Однако как идея, как воплощение автократической политической философии, Великая стена обладала для Мао мощной и устойчивой притягательностью. Он страстно впитывал изоляционистский психологический посыл, со всей определенностью олицетворяемый стеной. Когда ему это требовалось, Мао нравилось считать себя интернационалистом, энергичным представителем мировой коммунистической революции. Между тем на практике коммунистическая вера Мао коренилась в подозрительном отношении к разлагающему влиянию иностранных идей и учений. Когда Мао не занимался уничтожением свидетельств китайского прошлого, то сосредоточивал внимание на искоренении среди китайских масс малейших следов иностранного, которое, как он считал, само собой разумеется, ведет к капитализму, буржуазности и опасному антикоммунизму. После того как опустили «бамбуковый занавес» Мао, выезд из Китая стал невозможен практически для всех, кто не был готов нырнуть у южного побережья Китая и плыть в Гонконг. Китайцы оказались запертыми не просто в границах государства, но и в городах, поселках и деревнях. Региональные рынки товаров и услуг рушились, после того как практически поголовная коммунистическая система регистрации проживания и принадлежности к трудовым подразделениям привязала людей к работе, определенной для них государством. Не довольствуясь простым запретом для подданных покидать страну физически, Мао с исключительным рвением старался держать их мысли и обычаи строго в границах все более сужающегося коммунистического определения китайскости. В начале «культурной революции» в 1966 году самые приземленные и безобидные вещи — косметика, высокие каблуки, цветная одежда, узкие брюки, домашние животные — заклеймили как буржуазные, иностранные, а значит, идеологически подозрительные. Люди, осмелившиеся носить или держать дома любое из перечисленного, рисковали подвергнуться жестокому и унизительному публичному порицанию. Мао тайком придерживался другой точки зрения. На публике превознося традиционную китайскую медицину, сам он между тем пользовался услугами подготовленного специалиста в западной медицине.
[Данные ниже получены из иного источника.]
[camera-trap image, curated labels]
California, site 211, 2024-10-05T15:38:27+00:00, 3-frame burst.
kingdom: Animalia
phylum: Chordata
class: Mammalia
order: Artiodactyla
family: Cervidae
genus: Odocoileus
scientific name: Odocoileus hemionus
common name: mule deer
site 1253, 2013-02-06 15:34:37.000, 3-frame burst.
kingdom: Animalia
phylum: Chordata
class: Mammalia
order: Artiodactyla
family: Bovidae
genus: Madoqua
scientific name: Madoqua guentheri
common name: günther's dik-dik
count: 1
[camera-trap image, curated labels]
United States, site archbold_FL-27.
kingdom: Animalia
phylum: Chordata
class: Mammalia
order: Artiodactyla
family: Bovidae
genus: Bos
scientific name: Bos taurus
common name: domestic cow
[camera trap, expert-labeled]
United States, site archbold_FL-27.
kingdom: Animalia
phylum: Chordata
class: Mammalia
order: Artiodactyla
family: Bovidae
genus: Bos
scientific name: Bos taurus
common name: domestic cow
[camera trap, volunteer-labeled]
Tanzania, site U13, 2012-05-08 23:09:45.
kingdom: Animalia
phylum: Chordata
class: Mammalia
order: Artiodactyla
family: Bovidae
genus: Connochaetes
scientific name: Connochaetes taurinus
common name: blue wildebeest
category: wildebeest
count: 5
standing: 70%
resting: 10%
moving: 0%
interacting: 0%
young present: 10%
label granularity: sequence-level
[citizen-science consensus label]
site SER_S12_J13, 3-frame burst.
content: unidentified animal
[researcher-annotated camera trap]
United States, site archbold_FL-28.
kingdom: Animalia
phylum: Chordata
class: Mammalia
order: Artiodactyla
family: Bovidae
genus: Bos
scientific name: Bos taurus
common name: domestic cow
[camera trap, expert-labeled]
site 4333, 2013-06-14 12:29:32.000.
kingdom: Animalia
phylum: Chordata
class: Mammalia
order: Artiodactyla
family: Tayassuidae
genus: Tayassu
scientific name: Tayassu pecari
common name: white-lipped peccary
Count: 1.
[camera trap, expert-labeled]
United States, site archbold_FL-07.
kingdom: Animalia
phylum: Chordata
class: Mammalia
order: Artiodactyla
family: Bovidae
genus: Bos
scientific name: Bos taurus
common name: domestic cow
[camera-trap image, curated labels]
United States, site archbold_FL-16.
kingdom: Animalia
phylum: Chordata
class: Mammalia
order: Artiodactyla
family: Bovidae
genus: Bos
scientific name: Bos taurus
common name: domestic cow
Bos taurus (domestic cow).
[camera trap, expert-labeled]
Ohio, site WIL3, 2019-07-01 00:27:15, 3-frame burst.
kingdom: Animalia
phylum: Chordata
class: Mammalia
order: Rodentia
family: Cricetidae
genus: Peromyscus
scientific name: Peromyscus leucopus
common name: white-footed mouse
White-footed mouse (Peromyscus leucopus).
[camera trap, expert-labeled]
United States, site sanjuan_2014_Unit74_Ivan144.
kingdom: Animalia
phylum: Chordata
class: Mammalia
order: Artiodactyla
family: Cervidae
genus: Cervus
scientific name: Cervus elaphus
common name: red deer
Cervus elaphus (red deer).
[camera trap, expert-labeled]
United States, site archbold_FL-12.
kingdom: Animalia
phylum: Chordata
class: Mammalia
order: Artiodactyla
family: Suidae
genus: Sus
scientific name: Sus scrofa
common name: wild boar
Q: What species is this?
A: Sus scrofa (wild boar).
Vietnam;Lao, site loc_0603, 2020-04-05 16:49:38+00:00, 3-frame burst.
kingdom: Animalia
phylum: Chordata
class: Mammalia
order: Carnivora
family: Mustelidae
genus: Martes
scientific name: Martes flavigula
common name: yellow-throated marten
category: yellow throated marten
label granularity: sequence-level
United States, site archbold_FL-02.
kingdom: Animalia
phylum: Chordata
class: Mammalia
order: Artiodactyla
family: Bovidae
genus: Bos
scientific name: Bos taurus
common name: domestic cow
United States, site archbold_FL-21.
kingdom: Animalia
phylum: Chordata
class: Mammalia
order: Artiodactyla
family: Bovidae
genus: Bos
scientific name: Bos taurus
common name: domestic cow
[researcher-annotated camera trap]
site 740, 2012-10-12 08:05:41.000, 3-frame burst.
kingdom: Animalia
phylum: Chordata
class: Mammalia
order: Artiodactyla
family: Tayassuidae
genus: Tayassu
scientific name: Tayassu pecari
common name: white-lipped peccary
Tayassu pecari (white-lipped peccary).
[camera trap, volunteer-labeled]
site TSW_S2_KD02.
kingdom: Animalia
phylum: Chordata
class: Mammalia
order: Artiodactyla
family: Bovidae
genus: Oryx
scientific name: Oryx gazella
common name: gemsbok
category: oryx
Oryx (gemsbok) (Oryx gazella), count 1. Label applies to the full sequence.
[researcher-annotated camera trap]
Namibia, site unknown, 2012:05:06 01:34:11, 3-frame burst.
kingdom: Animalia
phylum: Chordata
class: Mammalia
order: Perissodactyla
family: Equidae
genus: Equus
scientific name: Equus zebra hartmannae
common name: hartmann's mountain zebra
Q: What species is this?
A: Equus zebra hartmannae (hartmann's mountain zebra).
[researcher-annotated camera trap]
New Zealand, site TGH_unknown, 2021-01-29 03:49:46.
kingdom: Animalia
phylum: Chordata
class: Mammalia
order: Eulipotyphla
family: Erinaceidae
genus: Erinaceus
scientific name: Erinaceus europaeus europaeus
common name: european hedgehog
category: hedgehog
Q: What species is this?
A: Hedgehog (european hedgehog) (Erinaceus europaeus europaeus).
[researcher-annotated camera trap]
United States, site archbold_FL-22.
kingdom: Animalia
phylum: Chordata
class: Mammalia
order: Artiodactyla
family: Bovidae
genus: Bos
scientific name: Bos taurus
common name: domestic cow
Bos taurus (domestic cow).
Мао активно использовал свои подходы к Великой стене как для внутреннего, так и для внешнего регулирования китайского общества. Если Великая стена изначально считалась самым грандиозным проявлением одного из самых древних и определяющих импульсов в китайской культуре — окружать стенами дома, храмы и деревни, — то Мао приспособил по-имперски масштабную идею для разделения страны и властвования над ней. Вместо кирпича и цемента, однако, он использовал для строительства перегородок между китайцами политический пуританизм и классовую борьбу. Вначале, стремясь получить широкую поддержку, коммунистическая партия мирно подходила к большей части населения Китая, не поддерживавшей их до 1949 года. Однако, по мере укрепления своей власти, она начала разворачиваться не только против своих явных классовых врагов — угнетателей-землевладельцев и высших представителей националистического истеблишмента, — но также и против бодее мелких нарушителей коммунистического устава: предпринимателей, литературных критиков, наивно полагавших, будто писатели должны быть субъективными; писателей, высказывавших постыдную приверженность к западной литературе; радиослушателей, считавших государственные каналы скучными.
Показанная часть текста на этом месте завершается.